Une tique appartient à la famille des acariens. L’adulte et la nymphe possèdent huit pattes, tandis que la larve en possède six. Elle n’a ni antennes ni ailes.

Un insecte adulte possède normalement six pattes et peut avoir des antennes. Une tique accrochée à la peau reste généralement fixée au même endroit pendant plusieurs heures ou plusieurs jours.

Protocole sécuritaire pour retirer une tique

La tique doit être retirée dès qu’elle est découverte. Il ne faut pas attendre une consultation médicale avant de procéder.

Étape 1 : préparer le matériel

Utilisez un tire-tique adapté ou une pince fine à bouts pointus. Une pince à échardes de précision peut aussi être appropriée si elle permet de saisir la tique très près de la peau.

Évitez d’utiliser vos doigts ou vos ongles.

Étape 2 : saisir la tique près de la peau

Placez la pince le plus près possible de la peau et saisissez la tique par ses parties buccales ou sa tête.

Ne pincez pas son abdomen gonflé. Une pression excessive pourrait augmenter le risque d’expulsion de fluides dans la peau.

Étape 3 : tirer lentement et continuellement

Tirez doucement, fermement et de façon continue vers le haut.

Ne tournez pas la tique, ne donnez pas de coup brusque et ne l’écrasez pas.

Lorsque vous utilisez un tire-tique, respectez les instructions du fabricant, puisque certains modèles sont conçus pour être utilisés avec un mouvement particulier.

Étape 4 : vérifier la zone

Si une petite partie de la tique demeure dans la peau, essayez de la retirer délicatement avec la pince, sans creuser profondément.

Lorsqu’elle ne peut pas être retirée facilement, il est préférable de laisser la peau guérir plutôt que de provoquer une plaie plus importante.

Étape 5 : nettoyer

Nettoyez la peau avec de l’eau et du savon. Lavez-vous ensuite soigneusement les mains.

Un antiseptique cutané peut être appliqué selon les instructions du produit, particulièrement lorsqu’il n’est pas possible de nettoyer immédiatement la région avec de l’eau et du savon.

Ce qu’il ne faut jamais faire

N’appliquez pas sur la tique :

  • de vaseline;

  • d’huile;

  • d’essence;

  • d’alcool;

  • de dissolvant;

  • de chaleur;

  • une flamme;

  • un produit irritant.

Ces méthodes peuvent retarder le retrait ou irriter la tique. Le meilleur geste demeure un retrait mécanique rapide à l’aide d’une pince fine ou d’un tire-tique.
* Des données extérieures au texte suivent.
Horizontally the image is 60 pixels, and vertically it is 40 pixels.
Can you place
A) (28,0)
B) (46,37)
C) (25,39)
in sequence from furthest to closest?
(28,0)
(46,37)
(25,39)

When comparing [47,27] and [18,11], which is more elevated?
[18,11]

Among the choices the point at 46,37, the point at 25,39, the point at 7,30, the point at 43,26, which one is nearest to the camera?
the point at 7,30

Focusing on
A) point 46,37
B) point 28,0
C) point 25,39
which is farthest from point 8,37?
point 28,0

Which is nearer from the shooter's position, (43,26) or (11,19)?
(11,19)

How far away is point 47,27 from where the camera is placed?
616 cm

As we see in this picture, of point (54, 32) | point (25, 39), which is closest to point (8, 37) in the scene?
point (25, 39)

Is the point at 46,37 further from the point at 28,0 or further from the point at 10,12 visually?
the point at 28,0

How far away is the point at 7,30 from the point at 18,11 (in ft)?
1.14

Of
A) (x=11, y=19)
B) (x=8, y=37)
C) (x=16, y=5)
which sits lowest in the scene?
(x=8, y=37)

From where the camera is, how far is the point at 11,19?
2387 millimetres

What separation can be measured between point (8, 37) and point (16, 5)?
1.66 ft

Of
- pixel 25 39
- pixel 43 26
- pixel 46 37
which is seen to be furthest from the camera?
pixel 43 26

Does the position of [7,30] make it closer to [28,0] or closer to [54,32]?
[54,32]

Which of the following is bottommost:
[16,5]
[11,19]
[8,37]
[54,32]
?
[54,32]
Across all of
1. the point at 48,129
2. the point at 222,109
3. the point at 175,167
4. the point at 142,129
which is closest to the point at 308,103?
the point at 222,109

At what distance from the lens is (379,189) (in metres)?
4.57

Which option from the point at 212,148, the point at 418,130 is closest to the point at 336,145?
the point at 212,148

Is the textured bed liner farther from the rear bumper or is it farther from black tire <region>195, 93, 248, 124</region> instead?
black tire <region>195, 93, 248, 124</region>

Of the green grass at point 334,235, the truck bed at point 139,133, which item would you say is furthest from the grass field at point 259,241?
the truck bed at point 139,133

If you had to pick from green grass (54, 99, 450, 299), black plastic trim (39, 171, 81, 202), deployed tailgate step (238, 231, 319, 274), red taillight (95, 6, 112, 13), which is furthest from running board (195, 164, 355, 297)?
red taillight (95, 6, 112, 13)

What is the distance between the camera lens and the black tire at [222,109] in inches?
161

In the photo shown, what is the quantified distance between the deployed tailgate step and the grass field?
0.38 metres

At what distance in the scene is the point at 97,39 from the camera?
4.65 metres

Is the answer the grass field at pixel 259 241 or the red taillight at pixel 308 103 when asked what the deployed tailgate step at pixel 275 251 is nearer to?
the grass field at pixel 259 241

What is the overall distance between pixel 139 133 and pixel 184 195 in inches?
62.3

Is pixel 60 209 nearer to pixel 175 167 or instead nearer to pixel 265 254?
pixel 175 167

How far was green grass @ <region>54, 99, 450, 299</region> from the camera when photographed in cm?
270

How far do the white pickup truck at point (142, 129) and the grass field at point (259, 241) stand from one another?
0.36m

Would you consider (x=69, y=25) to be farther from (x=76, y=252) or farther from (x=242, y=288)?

Comment conserver et envoyer une tique pour identification?

Après le retrait, placez la tique dans un petit contenant hermétique rigide, par exemple un contenant à pilules propre.

Inscrivez sur le contenant ou sur une étiquette :

  • la date du retrait;

  • la région ou la municipalité de l’exposition;

  • l’endroit précis du corps où la tique était fixée;

  • la durée approximative d’attachement, si elle est connue;

  • le nom de la personne exposée, lorsque requis par le professionnel responsable.

Conservez le contenant au réfrigérateur. Évitez d’écraser la tique ou de l’envelopper uniquement dans un papier mou.

Au Québec, l’envoi d’une tique au Laboratoire de santé publique du Québec s’inscrit principalement dans un programme de surveillance. La personne piquée doit apporter le spécimen à un professionnel de la santé, qui déterminera s’il est pertinent de le soumettre avec le formulaire approprié.

L’analyse de la tique ne remplace pas l’évaluation médicale. Un résultat positif ne signifie pas automatiquement qu’une infection a été transmise, et un résultat négatif ne permet pas d’exclure toute maladie. Le traitement ne devrait donc jamais être retardé dans l’attente du résultat.

Quand communiquer avec Info-Santé 811?

Après le retrait, notez la date, la municipalité, la partie du corps touchée et la durée estimée d’attachement.

Communiquez rapidement avec Info-Santé 811 lorsque :

  • la tique est restée attachée pendant environ 24 heures ou plus;

  • la durée d’attachement est inconnue;

  • la piqûre a eu lieu dans une zone endémique;

  • la tique était gonflée de sang;

  • la personne piquée est enceinte, immunosupprimée ou vulnérable;

  • une rougeur qui s’agrandit apparaît;

  • de la fièvre, des douleurs ou une fatigue inhabituelle se manifestent.

Une prophylaxie antibiotique peut être envisagée chez une personne asymptomatique lorsque plusieurs critères sont réunis, notamment une exposition dans un secteur visé, une durée d’attachement d’au moins 24 heures et un délai inférieur à 72 heures depuis le retrait.

Cette décision doit être prise par un professionnel autorisé. Il ne faut jamais utiliser des antibiotiques conservés à la maison ou appartenant à une autre personne.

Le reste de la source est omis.